ABSTRACT Host-microbe interactions are paramount for maintaining normal physiology of the human host, including the brain and behavior. Bacterial colonization of the gastrointestinal (GI) tract, formation of GI mucosal barrier function, and neurogenesis all occur during a critical developmental window in early life. Thus, exposure to trauma such as stress, infection, or environmental chemicals during neonatal life could detrimentally impact the developing microbiota, gut, and brain (MGB) axis. Disrupted MGB axis signaling, including dysbiosis, mucosal barrier defects and/or changes in behavior, occur in multiple diseases, including inflammatory bowel disease (IBD), autism spectrum disorder, major depressive disorder, and obesity. Environmental exposures to chemicals can result in accumulation over time and can impair health in affected individuals. Early neonatal life is a particularly sensitive period for exposures, potentially impairing rapid growth and development associated with this period. Per- and polyfluoroalkyl substances (PFAS) are a group of man-made chemicals manufactured and used in a variety of industries worldwide since the 1940s. They are very persistent in the environment and in the human body, leading to accumulation over time. Increasing evidence suggests that exposure to PFAS, particularly perfluorooctanoic acid (PFOA), can lead to adverse human health effects, specifically development of IBD, in the elderly. In this proposal, we hypothesize that neonatal PFOA exposure will have a long-lasting impact on the MGB axis, including GI pathophysiology, and altered behavior, leading to increased severity of colitis in late adulthood.

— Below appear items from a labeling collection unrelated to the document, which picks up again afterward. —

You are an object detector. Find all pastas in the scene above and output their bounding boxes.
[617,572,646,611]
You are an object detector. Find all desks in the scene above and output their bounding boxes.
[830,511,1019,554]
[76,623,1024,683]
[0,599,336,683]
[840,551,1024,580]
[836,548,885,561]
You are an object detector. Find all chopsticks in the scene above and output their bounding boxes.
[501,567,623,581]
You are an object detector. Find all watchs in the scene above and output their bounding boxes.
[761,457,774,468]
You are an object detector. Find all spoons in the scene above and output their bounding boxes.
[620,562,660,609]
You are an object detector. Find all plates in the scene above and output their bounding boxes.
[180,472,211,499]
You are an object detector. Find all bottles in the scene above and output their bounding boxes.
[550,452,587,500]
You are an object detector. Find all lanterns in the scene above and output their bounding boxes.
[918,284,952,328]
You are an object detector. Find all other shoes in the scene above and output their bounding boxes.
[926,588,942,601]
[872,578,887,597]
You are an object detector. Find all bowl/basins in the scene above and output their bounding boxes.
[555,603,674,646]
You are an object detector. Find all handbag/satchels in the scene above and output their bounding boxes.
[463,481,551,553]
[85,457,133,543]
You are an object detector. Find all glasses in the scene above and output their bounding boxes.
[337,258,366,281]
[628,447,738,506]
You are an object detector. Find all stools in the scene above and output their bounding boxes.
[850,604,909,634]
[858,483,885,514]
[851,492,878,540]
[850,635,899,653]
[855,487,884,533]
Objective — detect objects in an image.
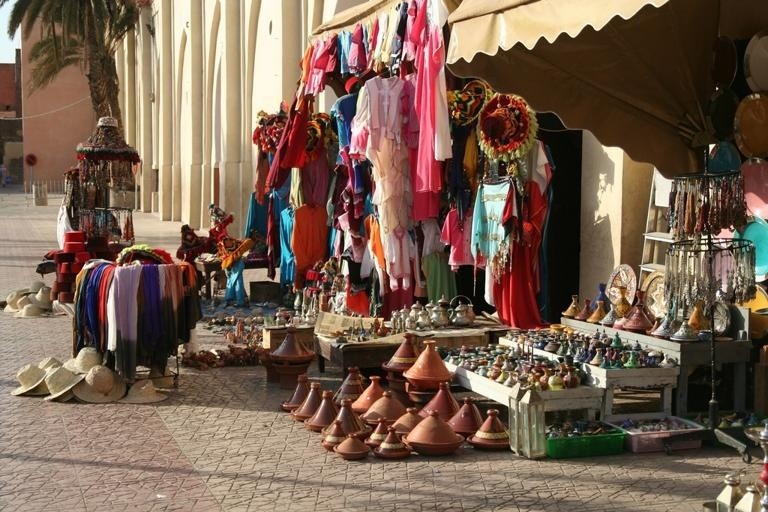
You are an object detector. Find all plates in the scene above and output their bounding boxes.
[639,270,670,323]
[604,265,637,311]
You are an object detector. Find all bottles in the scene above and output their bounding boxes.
[290,381,321,421]
[402,340,455,391]
[282,376,307,411]
[322,399,373,444]
[352,376,385,416]
[364,418,388,447]
[403,413,465,455]
[357,391,403,423]
[375,427,411,458]
[382,333,425,381]
[391,408,423,439]
[273,285,433,346]
[307,389,341,429]
[715,474,761,512]
[322,421,347,452]
[434,293,715,459]
[334,368,361,404]
[333,433,371,457]
[273,327,310,388]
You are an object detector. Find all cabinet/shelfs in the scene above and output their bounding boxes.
[194,256,280,300]
[318,330,518,383]
[445,306,751,461]
[633,160,676,291]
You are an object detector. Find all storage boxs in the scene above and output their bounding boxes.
[250,281,281,301]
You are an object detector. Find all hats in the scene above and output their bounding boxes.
[3,280,52,318]
[11,347,174,404]
[451,80,537,160]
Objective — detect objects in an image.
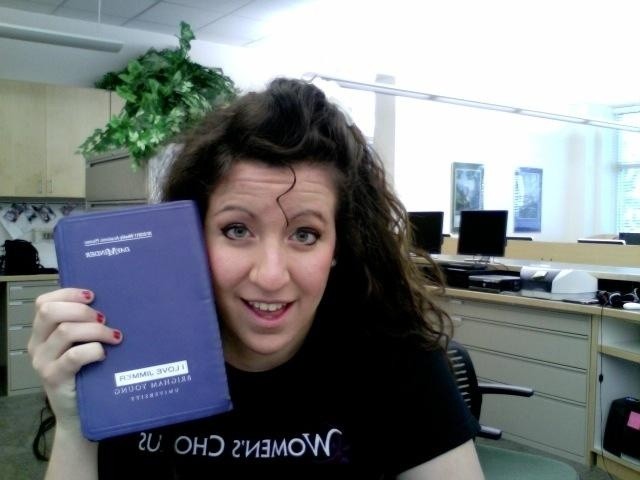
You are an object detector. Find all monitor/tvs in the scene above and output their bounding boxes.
[457,209,509,262]
[404,210,444,258]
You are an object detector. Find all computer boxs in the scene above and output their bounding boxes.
[468,274,521,294]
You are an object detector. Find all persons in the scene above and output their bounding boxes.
[22,74,489,480]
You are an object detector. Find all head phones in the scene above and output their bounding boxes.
[596,288,622,308]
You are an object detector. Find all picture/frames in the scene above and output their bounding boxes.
[450,160,545,236]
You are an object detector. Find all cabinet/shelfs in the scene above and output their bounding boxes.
[0,79,174,204]
[5,282,59,399]
[440,292,640,476]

This hypothesis will be tested by the following Specific Aims: SA1. Determine whether neonatal oral PFOA exposure leads to long-term MGB axis deficits and SA2. Determine whether neonatal oral PFOA exposure increases severity of IBD in adulthood. Taken together, these proposed studies will demonstrate whether neonatal dysbiosis following exposure to PFOA disrupts the developing MGB axis, impacting the microbiota composition, impairing GI physiology, and causing behavioral deficits in adulthood. Furthermore, we will determine whether neonatal PFOA exposure increases the susceptibility to development of colitis. Finally, our results may identify PFOA as a novel environmental risk factor for gut-brain deficits in IBD.

抽象的 宿主与微生物的相互作用对于维持人类宿主的正常生理机能至关重要，包括 大脑和行为。胃肠道（GI）的细菌定植，胃肠道粘膜屏障的形成 功能和神经发生都发生在生命早期的关键发育窗口期。因此，暴露于 新生儿生活期间的压力、感染或环境化学物质等创伤可能会对新生儿产生不利影响。 微生物群、肠道和大脑 (MGB) 轴的发育。 MGB 轴信号传导中断，包括生态失调、粘膜 屏障缺陷和/或行为改变，发生在多种疾病中，包括炎症性肠病 （IBD）、自闭症谱系障碍、重度抑郁症和肥胖。 环境中化学品的暴露会随着时间的推移而积累，并可能损害健康 受影响的个人。新生儿早期是接触特别敏感的时期，可能会损害 与这一时期相关的快速成长和发展。全氟烷基物质和多氟烷基物质 (PFAS) 是 自诞生以来在全球各行各业制造和使用的一系列人造化学品 20 世纪 40 年代。它们在环境和人体中非常持久，会随着时间的推移而积累。 越来越多的证据表明，接触 PFAS，特别是全氟辛酸 (PFOA)，可能会导致 对人类健康产生不利影响，特别是对老年人的炎症性肠病（IBD）的发展。 在本提案中，我们假设新生儿 PFOA 暴露将对 MGB 产生长期影响 轴，包括胃肠道病理生理学和行为改变，导致晚期结肠炎的严重程度增加 成年期。该假设将通过以下具体目标进行检验：SA1。判断是否是新生儿 口服 PFOA 暴露会导致长期 MGB 轴缺陷和 SA2。判断新生儿是否经口 PFOA 暴露会增加成年 IBD 的严重程度。 总而言之，这些拟议的研究将证明新生儿暴露后是否会出现菌群失调 PFOA 会破坏正在发育的 MGB 轴，影响微生物群组成，损害胃肠道生理机能，并 导致成年后的行为缺陷。此外，我们将确定新生儿是否接触 PFOA 增加患结肠炎的易感性。最后，我们的结果可能会将 PFOA 视为一种新颖的 IBD 肠脑缺陷的环境危险因素。